Algebraic expressions are mathematical phrases that can include numbers, variables, and operation symbols. In the expression \(-a^2 - 10a - 16\), each part (\(-a^2\), \(-10a\), and \(-16\)) is called a term. These terms are combined using addition or subtraction. Understanding the components of algebraic expressions is essential in mathematics, especially in operations like factoring.

• **Variables**: Symbols like \(a\) that represent numbers.
• **Coefficients**: Numbers in front of variables, such as \(-10\) in \(-10a\).
• **Constants**: Numbers without variables, such as \(-16\).

To simplify or manipulate these expressions, such as factoring, you need to break them down into easier parts. This can help solve equations or find solutions in word problems.

Polynomial factorization involves breaking down a polynomial into simpler pieces called factors. Think of it like breaking a number into prime numbers. In our example, the goal is to factor the trinomial \(a^2 + 10a + 16\).
Firstly, it's essential to identify any common factors. In this exercise, we noticed all terms are negative, so we took out \(-1\) first. This simplifies the work later. Then the trinomial is further dissected:

• Look for two numbers that multiply to the last term (in this case, 16).
• These numbers must also add up to the middle coefficient (10). Here, 2 and 8 work perfectly.

We can rewrite the trinomial as \( (a + 2)(a + 8) \). The process of identifying these factors is crucial for solving quadratic equations and other higher-degree polynomials in algebra.

Quadratic equations are equations of the form \( ax^2 + bx + c = 0 \). Factoring is a method that can simplify solving these equations.
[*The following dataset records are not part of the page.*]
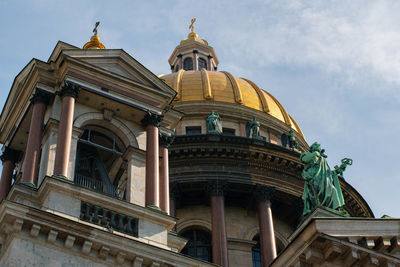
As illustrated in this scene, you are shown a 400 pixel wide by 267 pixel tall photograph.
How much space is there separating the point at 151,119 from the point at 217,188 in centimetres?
1162

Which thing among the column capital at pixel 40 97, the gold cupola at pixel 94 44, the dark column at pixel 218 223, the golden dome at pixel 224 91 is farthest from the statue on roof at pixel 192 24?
the column capital at pixel 40 97

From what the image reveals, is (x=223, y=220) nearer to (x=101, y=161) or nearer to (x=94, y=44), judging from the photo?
(x=94, y=44)

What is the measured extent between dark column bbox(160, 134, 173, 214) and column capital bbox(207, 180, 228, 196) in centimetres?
1034

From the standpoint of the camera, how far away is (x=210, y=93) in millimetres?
39250

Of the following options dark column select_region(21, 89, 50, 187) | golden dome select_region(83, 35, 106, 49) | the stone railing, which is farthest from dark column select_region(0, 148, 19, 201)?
golden dome select_region(83, 35, 106, 49)

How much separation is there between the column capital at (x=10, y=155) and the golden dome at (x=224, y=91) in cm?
1606

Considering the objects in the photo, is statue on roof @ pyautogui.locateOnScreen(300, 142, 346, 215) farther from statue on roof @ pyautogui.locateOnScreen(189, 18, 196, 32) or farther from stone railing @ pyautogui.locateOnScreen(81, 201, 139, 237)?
statue on roof @ pyautogui.locateOnScreen(189, 18, 196, 32)

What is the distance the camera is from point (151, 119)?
22453mm

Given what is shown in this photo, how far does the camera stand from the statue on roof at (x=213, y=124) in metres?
36.1

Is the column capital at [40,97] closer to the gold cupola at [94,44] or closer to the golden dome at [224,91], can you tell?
the gold cupola at [94,44]

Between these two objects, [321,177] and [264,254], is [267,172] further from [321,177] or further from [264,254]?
[321,177]

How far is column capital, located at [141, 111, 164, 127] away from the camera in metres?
22.4

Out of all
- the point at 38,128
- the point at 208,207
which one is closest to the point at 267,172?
the point at 208,207

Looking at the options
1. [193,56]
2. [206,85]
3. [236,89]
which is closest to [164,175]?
[206,85]
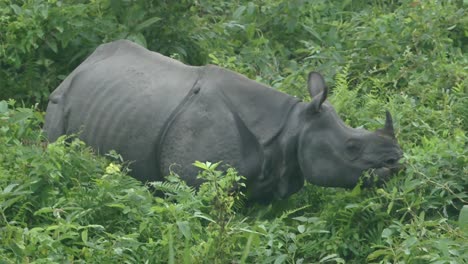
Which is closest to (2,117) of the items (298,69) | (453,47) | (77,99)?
(77,99)

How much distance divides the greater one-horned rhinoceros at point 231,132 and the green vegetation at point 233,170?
0.15 m

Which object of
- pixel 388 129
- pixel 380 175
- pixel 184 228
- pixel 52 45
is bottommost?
pixel 52 45

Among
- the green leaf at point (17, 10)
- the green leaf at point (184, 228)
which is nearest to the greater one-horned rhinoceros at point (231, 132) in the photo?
the green leaf at point (184, 228)

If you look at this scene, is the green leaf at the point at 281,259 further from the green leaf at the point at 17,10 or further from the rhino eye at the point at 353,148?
the green leaf at the point at 17,10

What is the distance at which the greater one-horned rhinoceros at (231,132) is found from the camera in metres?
8.79

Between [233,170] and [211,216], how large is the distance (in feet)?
1.20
Given a quadratic expression like \(-a^2 - 10a - 16\), we start by rearranging it and factoring as shown in the original exercise.
Factoring a quadratic enables us to find the *roots* or solutions of the equation. In our case, once the quadratic trinomial \(a^2 + 10a + 16\) is factored into \((a + 2)(a + 8)\), setting each binomial equal to zero gives the solutions:

• \(a + 2 = 0 \Rightarrow a = -2\)
• \(a + 8 = 0 \Rightarrow a = -8\)

These roots represent the values of \(a\) for which the entire expression equals zero. Understanding how to factor and solve quadratics is foundational in algebra and beyond.